→ Texte fourni:
........

Il s’insurge donc contre les articles de presse qui, comme le quotidien de gauche Haaretz, érigent l’hôpital israélien en «modèle de coexistence entre les juifs et les Arabes». «C’est de l’enfumage!», rétorque le médecin, «juifs comme Palestiniens, on fait juste notre job».
«Au lieu de dénoncer les politiques racistes dans les autres domaines, ils mettent l’accent sur cette magnifique coexistence: Arabes et juifs qui travaillent ensemble! Mais qu’est-ce que ça veut dire? Rien! C’est juste du maquillage pour camoufler un système raciste, qui l’a toujours été et va continuer à l’être, et qui ne peut pas intégrer les Palestiniens!», estime-t-il.
Sa voix fait écho à celle de nombreux citoyens palestiniens en Israël: le problème ne réside pas seulement dans les discours haineux du Premier ministre Benyamin Netanyahu ou de ses alliés politiques, qui ont qualifié les députés palestiniens de «cinquième colonne» ou de «terroristes».
«Le racisme est ancré dans les politiques et les pratiques quotidiennes d’Israël», souligne le Dr Tanous, «car ce pays a choisi qu’il ne serait pas l’État de tous ses citoyens mais celui des juifs uniquement».

........

→ Données brutes:
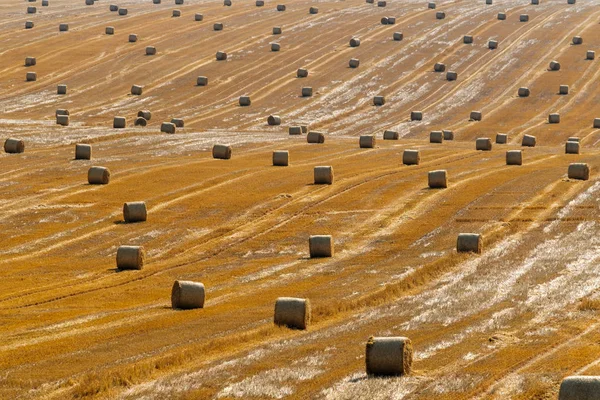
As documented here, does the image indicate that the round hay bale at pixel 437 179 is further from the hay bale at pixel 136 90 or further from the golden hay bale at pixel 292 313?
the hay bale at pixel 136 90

........

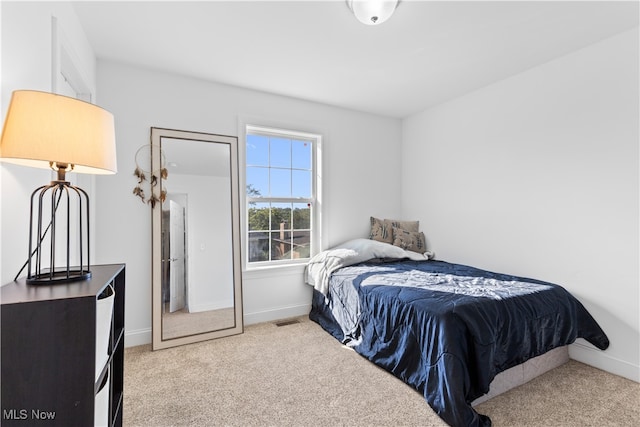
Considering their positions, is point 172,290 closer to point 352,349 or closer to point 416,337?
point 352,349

........

→ Vos tâches:
A. Répondez aux questions suivantes d'après le texte fourni :
(i) Quel quotidien présente l'hôpital israélien comme un « modèle de coexistence entre les juifs et les Arabes » ?
(ii) Par quels termes les députés palestiniens ont-ils été qualifiés ?
(iii) Selon le Dr Tanous, quel choix Israël a-t-il fait ?
B. Reprenez le texte fourni après sa dernière phrase et poursuivez-le, s'il vous plaît.

→ Réponses par tâche:
A.
(i) Haaretz, un quotidien de gauche.
(ii) Ils ont été qualifiés de « cinquième colonne » et de « terroristes ».
(iii) Israël a choisi de ne pas être l'État de tous ses citoyens, mais celui des juifs uniquement.

B.
Taux de pauvreté bien supérieurs au reste de la population, villes sous-développées et trop peuplées, système éducatif délaissé… alors que les Palestiniens d’Israël sont globalement en moins bonne santé que les autres Israéliens, ils sont aussi moins bien soignés.
«Aucun hôpital n’a été construit dans les zones arabes depuis la création d’Israël», dénonce Sami Abu Shehadeh, député de la Liste unifiée, qui réunit les partis palestiniens.
Restent quelques rares vestiges de ceux qui ont été érigés au XIXè siècle et début du XXè par des missions étrangères, comme celui de Nazareth, établi en 1861 par un médecin mandaté par une société chrétienne écossaise.
Les autres grands hôpitaux sont souvent loin, dans les villes juives. La ville palestinienne d’Umm al-Fahm, qui compte plus de 55.000 habitants, dans le centre du pays, n’a par exemple aucun hôpital, ni centre ambulancier.
La voix des Palestiniens est également inaudible au niveau politique: ils n’ont pas un représentant dans les institutions qui prennent les décisions en matière de santé, regrette le député.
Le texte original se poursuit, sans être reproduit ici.